Shell – How to Use and Understand PTY in Shell

io-redirectionptyshellterminaltty

It seems that a simple shell redirect from /dev/ptmx gets me a new pseudo-terminal.

$ ls /dev/pts; ls /dev/pts </dev/ptmx
0  1  2  ptmx
0  1  2  3  ptmx

It disappears as soon as the process that owns the fd claim on /dev/ptmx quits, but it is simple enough to retain it:

$ PS1='<$(ls -1 "$@" /dev/pts/*|uniq -u)> $ ' \
  exec 3<>/dev/ptmx "$0" -si -- /dev/pts/*
</dev/pts/3> $ ls /dev/pts; exec 3>&-
0  1  2  3  ptmx
<> $ ls /dev/pts; exec 3<>/dev/ptmx
0  1  2  ptmx
</dev/pts/3> $ exit

So it looks like the simple open() on /dev/ptmx is enough to get a pseudo-terminal. I guess that would make the shell – (or the process for which it does the redirect) – the owner of the master side of the pty.

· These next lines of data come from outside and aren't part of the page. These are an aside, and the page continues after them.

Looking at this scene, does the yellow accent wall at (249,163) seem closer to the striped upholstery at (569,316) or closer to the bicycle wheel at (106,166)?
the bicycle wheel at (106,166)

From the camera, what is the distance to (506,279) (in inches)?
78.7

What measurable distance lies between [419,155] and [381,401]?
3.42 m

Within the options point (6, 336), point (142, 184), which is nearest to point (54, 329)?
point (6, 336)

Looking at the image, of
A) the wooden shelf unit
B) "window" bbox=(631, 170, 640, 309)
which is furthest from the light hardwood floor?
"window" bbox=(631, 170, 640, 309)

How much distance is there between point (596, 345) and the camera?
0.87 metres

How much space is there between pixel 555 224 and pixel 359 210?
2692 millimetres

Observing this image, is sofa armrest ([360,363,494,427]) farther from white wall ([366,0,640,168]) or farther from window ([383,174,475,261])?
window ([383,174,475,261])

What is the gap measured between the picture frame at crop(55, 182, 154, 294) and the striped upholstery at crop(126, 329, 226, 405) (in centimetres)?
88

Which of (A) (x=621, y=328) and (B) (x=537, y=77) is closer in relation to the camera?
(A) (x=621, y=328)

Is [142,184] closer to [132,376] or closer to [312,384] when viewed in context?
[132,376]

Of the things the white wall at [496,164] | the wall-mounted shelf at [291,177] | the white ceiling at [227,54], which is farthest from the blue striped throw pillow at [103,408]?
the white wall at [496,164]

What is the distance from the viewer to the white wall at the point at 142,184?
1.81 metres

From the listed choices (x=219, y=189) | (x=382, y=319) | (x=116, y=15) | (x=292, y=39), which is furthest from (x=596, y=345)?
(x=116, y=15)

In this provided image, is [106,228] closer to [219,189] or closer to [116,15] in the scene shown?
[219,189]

But how do I assign the slave side – or can I assign the slave side? And if I can – what can I do with it? Can I affect its read/write/flush timings w/ stty? Will a slave side process link through to my new pty when referencing /dev/tty?

Best Answer

So, as @muru points out in the comments, there doesn't seem to be a simple way to interface the pty created for you with just the shell. I managed all of it but the unlockpt() part. According to something I read here it may be there are some compile-time options in the kernel for disabling newly created pty locking, but I didn't want to do that. So, I did something else.

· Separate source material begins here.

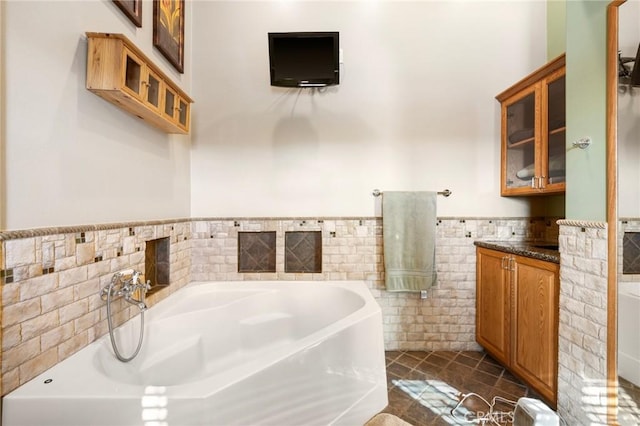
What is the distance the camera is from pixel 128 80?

I didn't need grantpt() actually. According to the description found here all it does is change the UID/GID for /dev/pts/[num] device file. But according to man mount there are easier ways to handle that. Here are some devpts mount options:

  • uid=value and gid=value
    • This sets the owner or the group of newly created PTYs to the specified values. When nothing is specified, they will be set to the UID and GID of the creating process. For example, if there is a tty group with GID 5, then gid=5 will cause newly created PTYs to belong to the tty group.

That was already the case on my system by default. But after reading that I realized I might want to make a change after all. The very next section reads:

  • ptmxmode=value
    • Set the mode for the new ptmx device node in the devpts filesystem.
    • With the support for multiple instances of devpts (see newinstance option above), each instance has a private ptmx node in the root of the devpts filesystem (typically /dev/pts/ptmx).
    • For compatibility with older versions of the kernel, the default mode of the new ptmx node is 0000. ptmxmode=value specifies a more useful mode for the ptmx node and is highly recommended when the newinstance option is specified.

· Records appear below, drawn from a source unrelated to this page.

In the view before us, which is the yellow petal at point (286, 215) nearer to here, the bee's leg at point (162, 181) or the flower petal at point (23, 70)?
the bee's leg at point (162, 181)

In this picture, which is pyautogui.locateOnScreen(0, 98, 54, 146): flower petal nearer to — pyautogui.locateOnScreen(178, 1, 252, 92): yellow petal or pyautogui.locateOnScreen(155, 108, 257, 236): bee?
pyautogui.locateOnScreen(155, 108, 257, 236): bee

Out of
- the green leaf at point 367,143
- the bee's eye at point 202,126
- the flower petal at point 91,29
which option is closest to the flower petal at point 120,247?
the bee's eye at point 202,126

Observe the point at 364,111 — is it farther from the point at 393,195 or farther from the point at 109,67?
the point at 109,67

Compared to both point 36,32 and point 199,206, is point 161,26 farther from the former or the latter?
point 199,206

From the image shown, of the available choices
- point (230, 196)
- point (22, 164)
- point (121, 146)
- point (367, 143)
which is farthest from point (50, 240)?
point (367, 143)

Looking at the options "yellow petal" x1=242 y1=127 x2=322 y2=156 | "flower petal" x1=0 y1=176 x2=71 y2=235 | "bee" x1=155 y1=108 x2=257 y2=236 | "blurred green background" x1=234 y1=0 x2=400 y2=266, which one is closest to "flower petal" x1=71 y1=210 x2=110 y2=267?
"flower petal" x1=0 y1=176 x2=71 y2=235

While it would have worked without doing so, I liked the idea and set that to 0640 as recommended in the kernel documentation. The kernel doc link, by the way, elaborates on the newinstance mount option - which is pretty cool and basically enables you get a separately name-spaced group of ptys per /dev/ptmx mount.

Anyway, so the something else amounted mostly to: 

mount -o remount,newinstance,gid=5,ptmxmode=0640 /dev/pts
mount --bind /dev/pts/ptmx /dev/ptmx

...as the kernel docs recommend - see the link about why. I also made the effect of the above commands permanent by adding a couple of lines to my /etc/fstab.

And...

<<\C cc -xc - -o pts
#include <stdio.h>
int main(int argc, char *argv[]) {
        if(unlockpt(0)) return 2;
        char *ptsname(int fd);
        printf("%s\n",ptsname(0));
        return argc - 1;
}
C

Which just compiles a tiny little C program that attempts to call unlockpt() on its stdin and if successful prints the name of the newly created and unlocked pty to stdout or else silently returns 2.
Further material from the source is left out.